* START Excerpted passage *

An important issue to understand when working with FBX, is Blender always points the bone primary axis in a +Y direction, while Maya and FBX support unique bone orientation per-bone. You can set joint orientations in the Maya "Orient Joint Options" dialog.
Maya Joint Orientation in a Minute - YouTube
The Blender FBX Import setting "automatic bone orientation" is a one-way fix that tries to reorient the bones in the parent->child direction, but this does not always work, and creates a new skeleton which does not match the original FBX skeleton.
IMO, when using Blender in an FBX import/export workflow with other tools and game engines, "automatic bone orientation" should always be turned off, because it merely hides problems in bone orientations. With this setting off, Blender should no longer break FBX rigs and animations when importing. If the bones are pointing in the wrong directions, you can turn on the bone-axis display, and you will see which primary axis each bone was authored for.

* END Excerpted passage *
* START Data section *

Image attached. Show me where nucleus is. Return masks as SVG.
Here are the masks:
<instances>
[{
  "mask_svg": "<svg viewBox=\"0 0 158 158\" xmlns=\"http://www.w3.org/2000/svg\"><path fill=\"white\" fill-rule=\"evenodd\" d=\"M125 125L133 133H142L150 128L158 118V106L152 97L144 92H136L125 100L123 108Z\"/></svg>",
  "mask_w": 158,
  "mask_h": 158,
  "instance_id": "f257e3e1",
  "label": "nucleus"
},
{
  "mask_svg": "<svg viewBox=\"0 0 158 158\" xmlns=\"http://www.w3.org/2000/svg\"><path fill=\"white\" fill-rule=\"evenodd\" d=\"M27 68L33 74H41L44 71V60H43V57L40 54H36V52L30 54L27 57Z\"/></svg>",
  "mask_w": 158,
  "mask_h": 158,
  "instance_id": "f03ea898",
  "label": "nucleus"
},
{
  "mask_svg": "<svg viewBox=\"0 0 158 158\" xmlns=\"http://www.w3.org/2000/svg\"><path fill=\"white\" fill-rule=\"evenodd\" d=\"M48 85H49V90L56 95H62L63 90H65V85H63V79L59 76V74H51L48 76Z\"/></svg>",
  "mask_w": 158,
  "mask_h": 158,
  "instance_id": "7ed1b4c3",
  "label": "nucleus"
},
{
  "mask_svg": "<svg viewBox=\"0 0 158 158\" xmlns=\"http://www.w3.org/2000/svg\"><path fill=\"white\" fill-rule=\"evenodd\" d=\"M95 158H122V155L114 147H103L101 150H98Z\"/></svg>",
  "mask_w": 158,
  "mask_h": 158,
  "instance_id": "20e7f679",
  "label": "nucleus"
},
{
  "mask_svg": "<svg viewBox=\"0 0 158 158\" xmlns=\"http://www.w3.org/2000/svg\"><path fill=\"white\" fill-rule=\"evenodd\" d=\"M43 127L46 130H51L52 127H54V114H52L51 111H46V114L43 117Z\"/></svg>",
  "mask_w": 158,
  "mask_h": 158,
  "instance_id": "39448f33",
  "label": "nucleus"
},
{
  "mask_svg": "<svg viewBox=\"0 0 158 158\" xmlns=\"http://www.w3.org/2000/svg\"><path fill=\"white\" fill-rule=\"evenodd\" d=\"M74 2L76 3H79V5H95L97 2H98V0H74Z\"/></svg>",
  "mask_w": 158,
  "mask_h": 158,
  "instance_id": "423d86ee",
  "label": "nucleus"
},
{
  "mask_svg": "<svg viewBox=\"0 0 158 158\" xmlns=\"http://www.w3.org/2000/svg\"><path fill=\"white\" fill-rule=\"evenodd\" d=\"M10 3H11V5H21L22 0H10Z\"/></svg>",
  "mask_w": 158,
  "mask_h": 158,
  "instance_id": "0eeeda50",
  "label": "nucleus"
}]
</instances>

* END Data section *

## Prompt A
From the note on FBX bone orientation, reproduce the stretch from "Maya Joint Orientation" through "was authored for." word for word.
## Prompt B
Write out all of the rows above without any change, from their first line through their last.

## Exercise response A
Maya Joint Orientation in a Minute - YouTube
The Blender FBX Import setting "automatic bone orientation" is a one-way fix that tries to reorient the bones in the parent->child direction, but this does not always work, and creates a new skeleton which does not match the original FBX skeleton.
IMO, when using Blender in an FBX import/export workflow with other tools and game engines, "automatic bone orientation" should always be turned off, because it merely hides problems in bone orientations. With this setting off, Blender should no longer break FBX rigs and animations when importing. If the bones are pointing in the wrong directions, you can turn on the bone-axis display, and you will see which primary axis each bone was authored for.

## Exercise response B
Image attached. Show me where nucleus is. Return masks as SVG.
Here are the masks:
<instances>
[{
  "mask_svg": "<svg viewBox=\"0 0 158 158\" xmlns=\"http://www.w3.org/2000/svg\"><path fill=\"white\" fill-rule=\"evenodd\" d=\"M125 125L133 133H142L150 128L158 118V106L152 97L144 92H136L125 100L123 108Z\"/></svg>",
  "mask_w": 158,
  "mask_h": 158,
  "instance_id": "f257e3e1",
  "label": "nucleus"
},
{
  "mask_svg": "<svg viewBox=\"0 0 158 158\" xmlns=\"http://www.w3.org/2000/svg\"><path fill=\"white\" fill-rule=\"evenodd\" d=\"M27 68L33 74H41L44 71V60H43V57L40 54H36V52L30 54L27 57Z\"/></svg>",
  "mask_w": 158,
  "mask_h": 158,
  "instance_id": "f03ea898",
  "label": "nucleus"
},
{
  "mask_svg": "<svg viewBox=\"0 0 158 158\" xmlns=\"http://www.w3.org/2000/svg\"><path fill=\"white\" fill-rule=\"evenodd\" d=\"M48 85H49V90L56 95H62L63 90H65V85H63V79L59 76V74H51L48 76Z\"/></svg>",
  "mask_w": 158,
  "mask_h": 158,
  "instance_id": "7ed1b4c3",
  "label": "nucleus"
},
{
  "mask_svg": "<svg viewBox=\"0 0 158 158\" xmlns=\"http://www.w3.org/2000/svg\"><path fill=\"white\" fill-rule=\"evenodd\" d=\"M95 158H122V155L114 147H103L101 150H98Z\"/></svg>",
  "mask_w": 158,
  "mask_h": 158,
  "instance_id": "20e7f679",
  "label": "nucleus"
},
{
  "mask_svg": "<svg viewBox=\"0 0 158 158\" xmlns=\"http://www.w3.org/2000/svg\"><path fill=\"white\" fill-rule=\"evenodd\" d=\"M43 127L46 130H51L52 127H54V114H52L51 111H46V114L43 117Z\"/></svg>",
  "mask_w": 158,
  "mask_h": 158,
  "instance_id": "39448f33",
  "label": "nucleus"
},
{
  "mask_svg": "<svg viewBox=\"0 0 158 158\" xmlns=\"http://www.w3.org/2000/svg\"><path fill=\"white\" fill-rule=\"evenodd\" d=\"M74 2L76 3H79V5H95L97 2H98V0H74Z\"/></svg>",
  "mask_w": 158,
  "mask_h": 158,
  "instance_id": "423d86ee",
  "label": "nucleus"
},
{
  "mask_svg": "<svg viewBox=\"0 0 158 158\" xmlns=\"http://www.w3.org/2000/svg\"><path fill=\"white\" fill-rule=\"evenodd\" d=\"M10 3H11V5H21L22 0H10Z\"/></svg>",
  "mask_w": 158,
  "mask_h": 158,
  "instance_id": "0eeeda50",
  "label": "nucleus"
}]
</instances>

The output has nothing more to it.